我從missForest
包使用的prodNA
。
我的功能是遵循
fn.df.add.NA <- function(df, var.name, prop.of.missing) {
df.buf <- subset(df, select=c(var.name)) # Select variable
require(missForest, quietly = T)
df.buf <- prodNA(x = df.buf, prop.of.missing) # chage original value to NA in casual sequence
detach("package:missForest", unload=TRUE)
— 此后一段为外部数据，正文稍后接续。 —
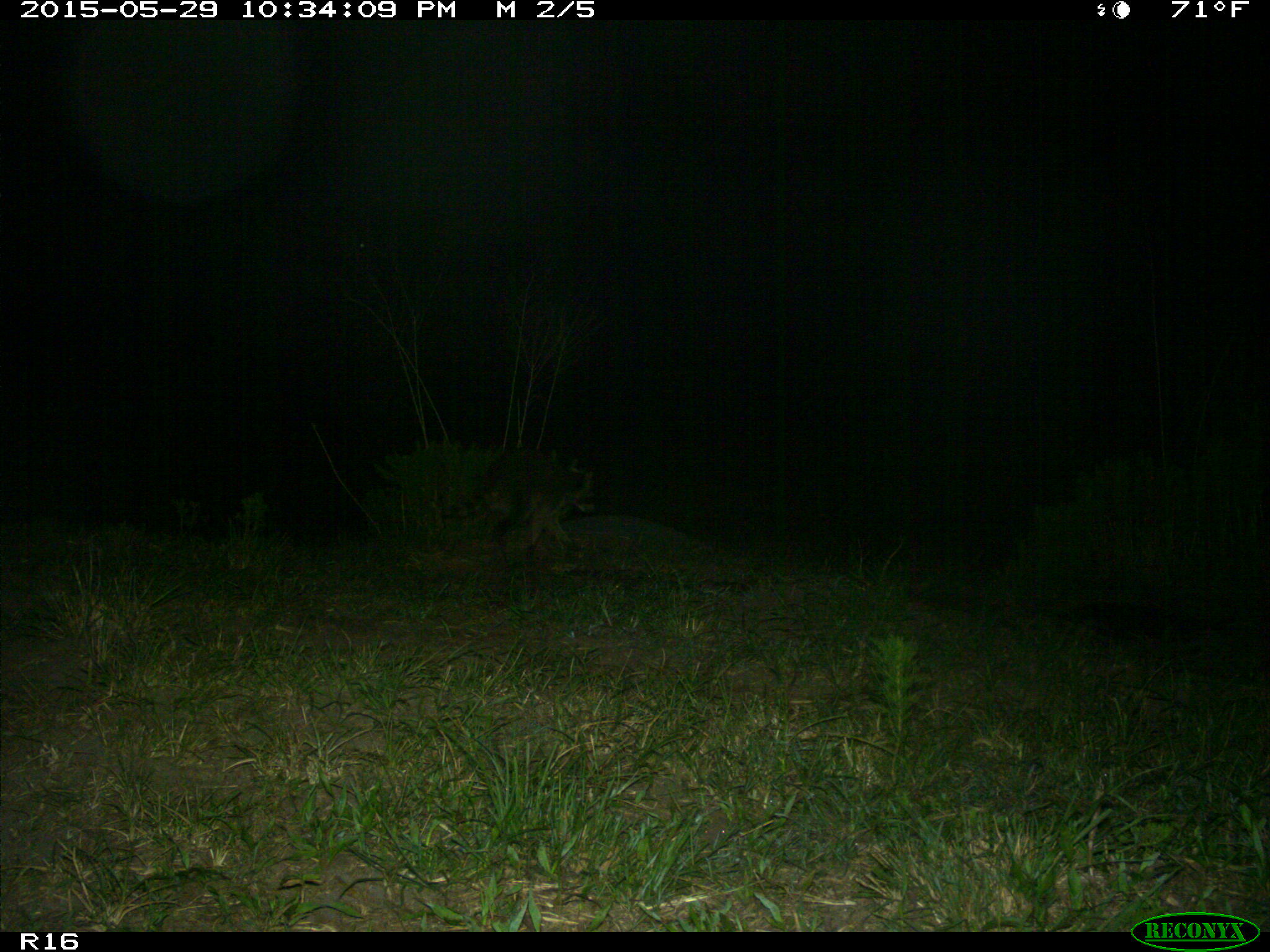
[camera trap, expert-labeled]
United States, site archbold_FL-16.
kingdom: Animalia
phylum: Chordata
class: Mammalia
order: Carnivora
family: Procyonidae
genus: Procyon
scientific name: Procyon lotor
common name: common raccoon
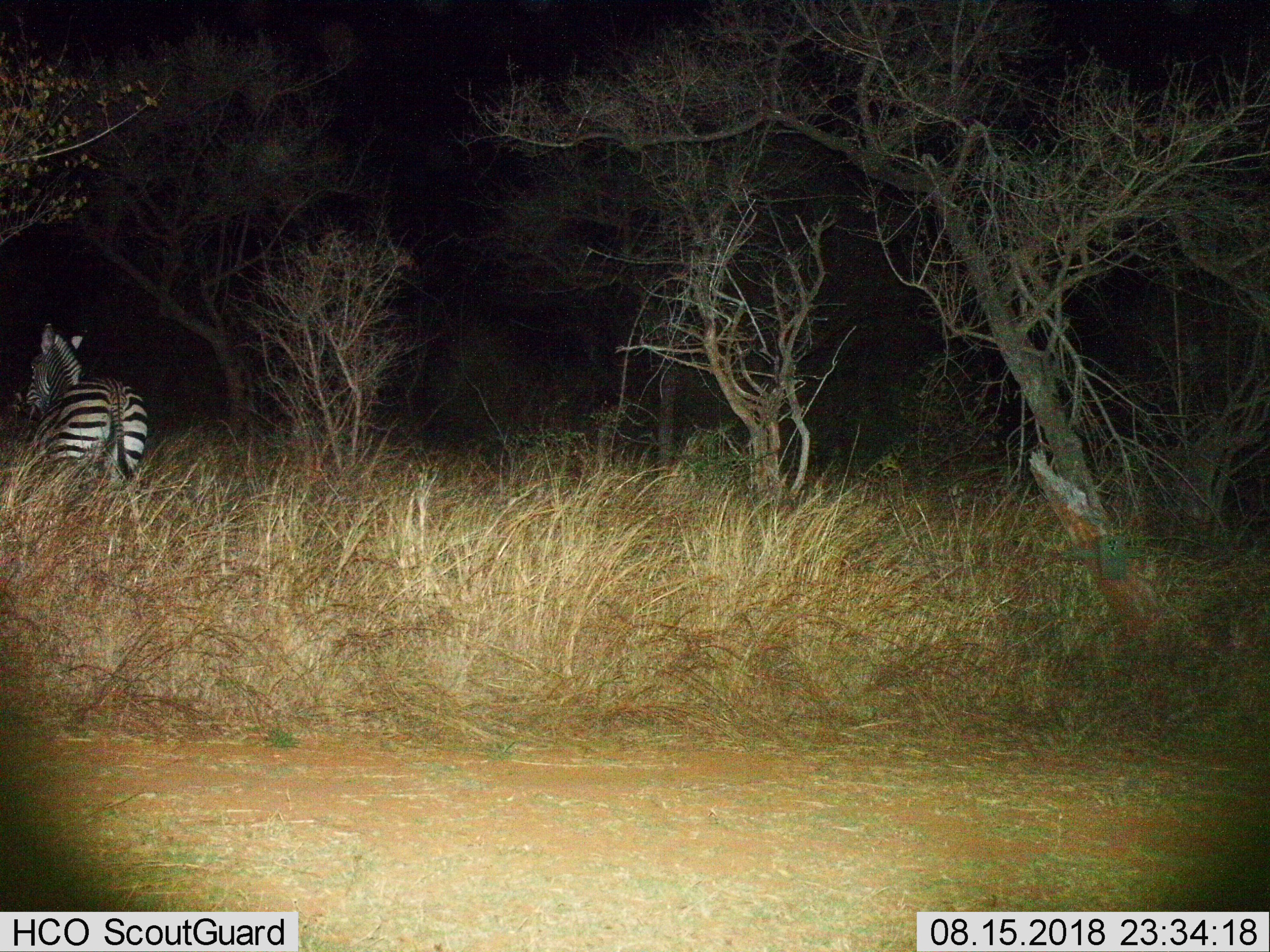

df.col.order <- colnames(x = df) # save the column order
df <- subset(df, select=-c(which(colnames(df)==var.name))) # drop the variable with no NAs
df <- cbind(df, df.buf) # add the column with NA
df <- subset(df, select=df.col.order) # restore the original order sequence
return(df)
}
它允許根據給定的比例改變到NAS觀察的隨機數。
因爲prodNA函數將NA應用於所有data.frame列我已經使用「緩衝區」數據結構以便返回輸入data.frame的相同數據結構。也許一些讀者可能會建議一個更優雅的方式。
在每一個方式,你可以做這個測試
set.seed(1)
df <- data.frame(a = as.numeric(runif(n = 100, min = 1, max = 100)),
b = as.numeric(runif(n = 100, min = 201, max = 300)),
c = as.numeric(runif(n = 100, min = 301, max = 400)))
summary(df)
a b c
Min. : 2.326 Min. :202.3 Min. :303.8
1st Qu.:32.985 1st Qu.:229.2 1st Qu.:319.8
Median :49.293 Median :252.3 Median :338.4
Mean :52.267 Mean :252.2 Mean :344.1
3rd Qu.:76.952 3rd Qu.:273.3 3rd Qu.:364.0
Max. :99.199 Max. :299.3 Max. :398.2
df <- fn.df.add.NA(df = df, var.name = "a", prop.of.missing = .1)
df <- fn.df.add.NA(df = df, var.name = "b", prop.of.missing = .2)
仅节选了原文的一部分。